Objective: Gather every line of the rows below that contains the string "nucleus", matching case exactly.

Material for this exercise:
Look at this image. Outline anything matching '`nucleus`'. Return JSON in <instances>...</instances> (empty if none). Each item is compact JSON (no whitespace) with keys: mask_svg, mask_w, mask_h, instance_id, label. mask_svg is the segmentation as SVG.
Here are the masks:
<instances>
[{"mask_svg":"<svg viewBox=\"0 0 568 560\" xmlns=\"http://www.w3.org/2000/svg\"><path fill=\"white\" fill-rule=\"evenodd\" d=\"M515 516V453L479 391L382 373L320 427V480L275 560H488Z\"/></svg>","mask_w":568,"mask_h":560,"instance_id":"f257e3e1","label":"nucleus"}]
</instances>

Result of the task:
Look at this image. Outline anything matching '`nucleus`'. Return JSON in <instances>...</instances> (empty if none). Each item is compact JSON (no whitespace) with keys: mask_svg, mask_w, mask_h, instance_id, label. mask_svg is the segmentation as SVG.
[{"mask_svg":"<svg viewBox=\"0 0 568 560\" xmlns=\"http://www.w3.org/2000/svg\"><path fill=\"white\" fill-rule=\"evenodd\" d=\"M515 516V453L479 391L382 373L320 427V480L275 560H488Z\"/></svg>","mask_w":568,"mask_h":560,"instance_id":"f257e3e1","label":"nucleus"}]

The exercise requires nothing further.